Metadata

In the Onedata system, metadata is organized into 2 levels and regards every file/directory:

  • Filesystem attributes — built-in filesystem metadata such as file size, creation and modification timestamps, POSIX permissions, etc.
  • Custom metadata — arbitrary, user-defined information:
    • extended attributes — a.k.a. basic attributes or xattrs; key-value pairs, compatible with POSIX extended attributes,
    • JSON document,
    • RDF document (XML).

All types of custom metadata can coexist for the same file/directory.

 


See the documentation here.

Extended attributes example

sha256_checksum=3a79b5d0caca97e7da16822f9a6458297c32708ce4b031c4260fa6957bf491f7
md5_checksum=30a19c0212685c096ed8620ebca1e598
checksum_generation_timestamp=1700732456

JSON metadata example

{
  "imageWidth": 1024,
  "imageHeight": 768,
  "imageCategory": "nature",
  "keywords": [
    "mountains",
    "sky",
    "winter"
  ]
}

RDF metadata example

<rdf:RDF
xmlns:rdf="http://www.w3.org/1999/02/22-rdf-syntax-ns#"
xmlns:si="https://www.mypage.fake/rdf/">

   <rdf:Description rdf:about="file">
      <si:title>Mountains during the winter</si:title>
      <si:author>John doe</si:author>
   </rdf:Description>

</rdf:RDF>

Exercise

Assigning custom JSON metadata to files

In this exercise, we will assign custom metadata to several graphic files. It will include the properties of the graphics they contain.

  1. Go to the file browser of the space alpha-11p, and enter the directory $yourName/FirstDataset/Photos.
  2. Right-click on the file artem.jpg and choose Metadata.
  3. Switch to the JSON editor and enter:
    {
       "imageAuthor": "???",
       "imageCategory": "nature",
       "imageWidth": 1680,
       "imageHeight": 1200
    }
    
    but change the imageAuthor to your first name.
  4. Click the Save button.
  1. Repeat the procedure for a few more files in your directory (at least 4). While doing so:
    • enter a random imageWidth (between 500-2000),
    • enter a random imageHeight (between 300-1500),
    • change the imageCategory to one of the three that best fits the content: nature, space, or city.

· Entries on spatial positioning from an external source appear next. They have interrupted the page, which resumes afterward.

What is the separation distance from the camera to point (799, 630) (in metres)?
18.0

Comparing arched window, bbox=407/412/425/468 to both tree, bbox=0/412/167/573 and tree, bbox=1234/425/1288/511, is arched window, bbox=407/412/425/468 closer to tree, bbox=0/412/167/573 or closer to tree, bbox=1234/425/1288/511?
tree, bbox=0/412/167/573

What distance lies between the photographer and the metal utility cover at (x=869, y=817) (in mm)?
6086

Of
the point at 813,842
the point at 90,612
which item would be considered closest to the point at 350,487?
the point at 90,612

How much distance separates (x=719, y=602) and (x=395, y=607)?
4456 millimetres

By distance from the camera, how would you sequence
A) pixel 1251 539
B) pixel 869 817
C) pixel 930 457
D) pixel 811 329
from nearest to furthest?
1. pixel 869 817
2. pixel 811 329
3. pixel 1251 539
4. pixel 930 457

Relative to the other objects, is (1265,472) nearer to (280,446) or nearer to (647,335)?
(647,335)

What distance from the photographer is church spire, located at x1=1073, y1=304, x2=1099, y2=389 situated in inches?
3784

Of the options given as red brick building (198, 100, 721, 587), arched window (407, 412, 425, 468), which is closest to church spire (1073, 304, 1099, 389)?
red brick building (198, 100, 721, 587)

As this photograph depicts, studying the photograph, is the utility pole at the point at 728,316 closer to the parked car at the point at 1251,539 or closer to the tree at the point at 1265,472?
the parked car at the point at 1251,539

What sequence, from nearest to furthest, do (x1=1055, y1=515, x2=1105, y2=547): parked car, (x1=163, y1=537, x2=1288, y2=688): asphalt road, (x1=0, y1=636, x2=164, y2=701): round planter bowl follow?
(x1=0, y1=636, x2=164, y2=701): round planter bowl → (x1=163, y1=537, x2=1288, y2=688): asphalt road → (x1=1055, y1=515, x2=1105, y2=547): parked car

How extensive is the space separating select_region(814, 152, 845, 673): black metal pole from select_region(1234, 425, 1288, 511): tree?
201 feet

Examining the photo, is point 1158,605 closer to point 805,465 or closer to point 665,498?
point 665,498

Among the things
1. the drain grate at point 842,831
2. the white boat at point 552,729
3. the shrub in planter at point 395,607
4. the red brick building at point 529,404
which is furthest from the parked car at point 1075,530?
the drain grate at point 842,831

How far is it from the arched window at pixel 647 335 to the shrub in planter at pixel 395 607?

The made-up image sizes will be used later in data discovery exercises, try to put down variable numbers.

Exercise

Assigning custom RDF metadata to a directory

  1. Go to the file browser of the space alpha-11p and enter your directory.
  2. Right-click on the directory FirstDataset and choose Metadata.
  3. Switch to the RDF editor and enter:
    <rdf:RDF
    xmlns:rdf="http://www.w3.org/1999/02/22-rdf-syntax-ns#"
    xmlns:si="https://www.mypage.fake/rdf/">
    
       <rdf:Description rdf:about="directory">
          <si:title>Dataset with a choice of photos</si:title>
          <si:author>Various</si:author>
       </rdf:Description>
    
    </rdf:RDF>
    
  4. Click the Save button.

Question

Proper annotation of data is just half of the story.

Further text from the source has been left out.